An Unsustainable Future

Many natural resources in Equatorial Guinea also face misuse and exploitation. For example, timber is one of Equatorial Guinea’s most abundant agricultural resources and its main export after oil. The IMF, however, indicated an unsustainable level of timber production in 2001. This resource composed most of the non-oil GDP that grew by 21% in 1999. Environmental damage in the Bioko region, where most of the timber grows, also supports claims of unsustainable exploitation. Despite this boom in timber, the country has mineral deposits that remain untouched due to a lack of extraction and refining equipment. This gold, titanium, manganese, iron ore and uranium could provide balance to the country’s resource exports with the right material.

Furthermore, the 2014 international drop in oil prices reversed GDP growth and caused a recession in Equatorial Guinea. Experts predict that its oil will also run out by 2035. This emphasizes the need for reform and sustainable sources of revenue from natural resources in Equatorial Guinea.

Partnering with the IMF

Recently, Equatorial Guinea partnered with the IMF to recover its economy by promoting sustainable, inclusive growth. The  $283 million program focuses on anti-corruption efforts and economic diversification. This will help monitor public finances, increase social spending and improve governance.

While this partnership with the IMF indicates progress, reform needs to be more widespread and supported internationally. The State Department names U.S. corporations ExxonMobile, Marathon Oil and Noble Energy as among the largest investors in Equatorial Guinea. These corporations and other international entities can use their influential positions to support economic reforms to sustain the country’s resources.

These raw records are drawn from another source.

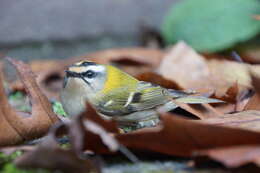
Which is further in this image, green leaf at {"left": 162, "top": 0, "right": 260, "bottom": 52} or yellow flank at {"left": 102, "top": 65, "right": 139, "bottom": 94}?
green leaf at {"left": 162, "top": 0, "right": 260, "bottom": 52}

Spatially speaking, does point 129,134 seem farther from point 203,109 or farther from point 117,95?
point 203,109

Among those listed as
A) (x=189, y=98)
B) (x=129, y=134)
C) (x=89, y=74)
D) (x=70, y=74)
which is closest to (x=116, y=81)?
(x=89, y=74)

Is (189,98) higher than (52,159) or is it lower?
lower

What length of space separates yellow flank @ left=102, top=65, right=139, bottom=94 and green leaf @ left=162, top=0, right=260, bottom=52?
2897 mm

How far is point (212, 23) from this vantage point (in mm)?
6840

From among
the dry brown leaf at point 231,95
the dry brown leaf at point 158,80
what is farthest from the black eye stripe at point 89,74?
the dry brown leaf at point 231,95

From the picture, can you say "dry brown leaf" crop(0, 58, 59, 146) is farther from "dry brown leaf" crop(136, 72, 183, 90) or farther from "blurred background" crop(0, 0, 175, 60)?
"blurred background" crop(0, 0, 175, 60)

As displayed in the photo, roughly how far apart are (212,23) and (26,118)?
4.42 m

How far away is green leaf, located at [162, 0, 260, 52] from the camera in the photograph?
21.8 ft

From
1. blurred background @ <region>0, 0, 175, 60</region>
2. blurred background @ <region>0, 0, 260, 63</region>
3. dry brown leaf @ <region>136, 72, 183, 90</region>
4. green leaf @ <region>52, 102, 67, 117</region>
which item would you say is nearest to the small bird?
green leaf @ <region>52, 102, 67, 117</region>

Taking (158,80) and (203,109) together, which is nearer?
(203,109)

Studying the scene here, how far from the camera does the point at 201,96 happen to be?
3.94m

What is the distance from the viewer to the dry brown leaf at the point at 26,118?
268 centimetres

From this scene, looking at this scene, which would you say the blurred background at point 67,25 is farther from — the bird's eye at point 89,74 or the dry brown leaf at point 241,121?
the dry brown leaf at point 241,121
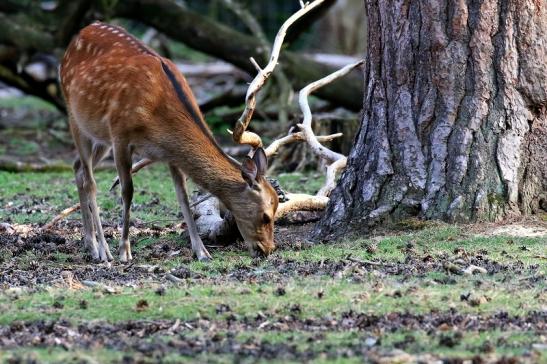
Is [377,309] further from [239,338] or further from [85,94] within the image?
[85,94]

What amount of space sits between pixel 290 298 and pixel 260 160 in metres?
1.82

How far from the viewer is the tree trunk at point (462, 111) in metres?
7.34

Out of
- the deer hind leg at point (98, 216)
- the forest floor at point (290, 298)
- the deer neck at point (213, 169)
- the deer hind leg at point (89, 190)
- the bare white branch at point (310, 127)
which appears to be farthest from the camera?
the bare white branch at point (310, 127)

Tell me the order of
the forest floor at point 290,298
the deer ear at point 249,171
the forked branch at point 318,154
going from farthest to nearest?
1. the forked branch at point 318,154
2. the deer ear at point 249,171
3. the forest floor at point 290,298

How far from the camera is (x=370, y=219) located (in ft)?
24.8

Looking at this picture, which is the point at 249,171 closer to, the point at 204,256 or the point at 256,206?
the point at 256,206

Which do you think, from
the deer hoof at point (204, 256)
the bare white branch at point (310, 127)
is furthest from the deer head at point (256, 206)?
the bare white branch at point (310, 127)

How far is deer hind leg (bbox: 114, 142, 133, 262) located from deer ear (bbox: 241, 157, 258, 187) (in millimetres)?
829

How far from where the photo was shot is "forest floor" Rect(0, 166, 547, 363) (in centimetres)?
486

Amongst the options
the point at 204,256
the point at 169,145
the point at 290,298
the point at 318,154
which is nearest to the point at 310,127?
the point at 318,154

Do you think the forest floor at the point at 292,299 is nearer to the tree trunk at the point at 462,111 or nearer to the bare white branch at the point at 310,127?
the tree trunk at the point at 462,111

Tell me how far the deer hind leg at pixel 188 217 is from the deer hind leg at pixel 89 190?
61 cm

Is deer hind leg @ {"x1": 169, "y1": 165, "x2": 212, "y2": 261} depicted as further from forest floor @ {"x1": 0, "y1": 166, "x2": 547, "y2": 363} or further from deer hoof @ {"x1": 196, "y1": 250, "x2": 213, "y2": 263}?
forest floor @ {"x1": 0, "y1": 166, "x2": 547, "y2": 363}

They can also support political and social reforms to improve living conditions.

By investing more oil revenue into social programs, legitimate infrastructure projects and the agricultural sector, Equatorial Guinea could build a stable economic future and better living conditions for its citizens. Policy reform like this would also decrease poverty and preserve natural resources in Equatorial Guinea. This way, the country’s natural wealth will exist for generations to come.